How do you see this speaking as a lawyer?
The technology that allows cell phones to operate, by it’s very nature, also allows for your approximate location to be divulged. It cannot function without it, any more so than your landline does. A car has no such functional requirement and adding such capability does not enhance the vehicle’s functionality. Also, cell phones don’t record the user’s biometric data.
That’s an odd cheer, given that you seem to be arguing against it. But then, you’re actus and illogic is par for your course.
tw: feet35
Can you fit that many in your yap?
Sure, by nature its divulged. But its not necessary for it to be recorded / remembered. Nor given away to anyone who asks.
Well, it does divulge its location by the fact that you can see it. Its just that nobody records it. But there are new functions coming along, like gps navigation and on-board computers, that are going to be recording.
Because like a child’s security blanket, it doesn’t really protect you.
Uh, billing.
Recording what? For whose access?
Classically liberal personal freedom does not protect you. I’ll have to remember that, actus.
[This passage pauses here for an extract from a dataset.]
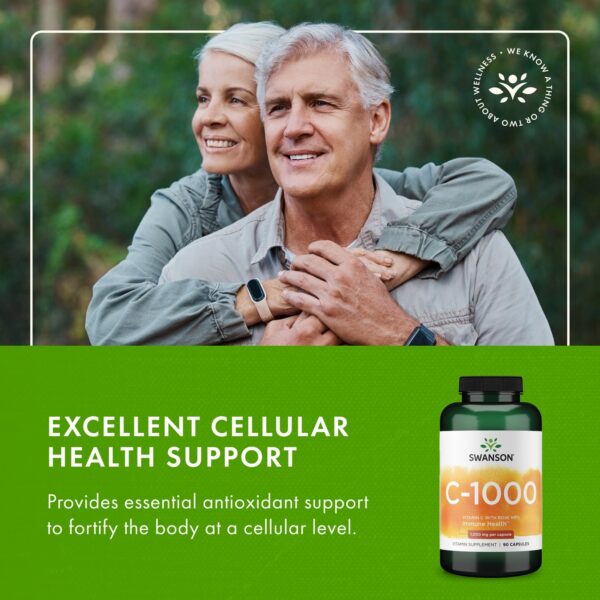 Frasco mostrando etiqueta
I got convicted for my 3rd dui in ‘01’.In conneticut that means a lifetime suspension,which you could appeal aftr 5yrs.After 4 and a half yrs. I called the D.M.V to see what I had to do to get mobile.They then informed me that the law had been changed in ‘04’.Instead of 5yrs. it’s now 10yrs before I can beg to get a licence.Thats 2011 folks.Since the D.M.V doesnt recognize a grandfather clause they added 5yrs of bullshit and there is nothing I can do about it.None of my DUI’s involved accidents or injurys.I’ve already done about 2yrs in prison for under suspensions which costs the state about 20,000 a yr.When Im in prison I’m not working so they are also missing out on my taxes.I also live in the country where there is no public trans.Somebody should rethink this bullshit!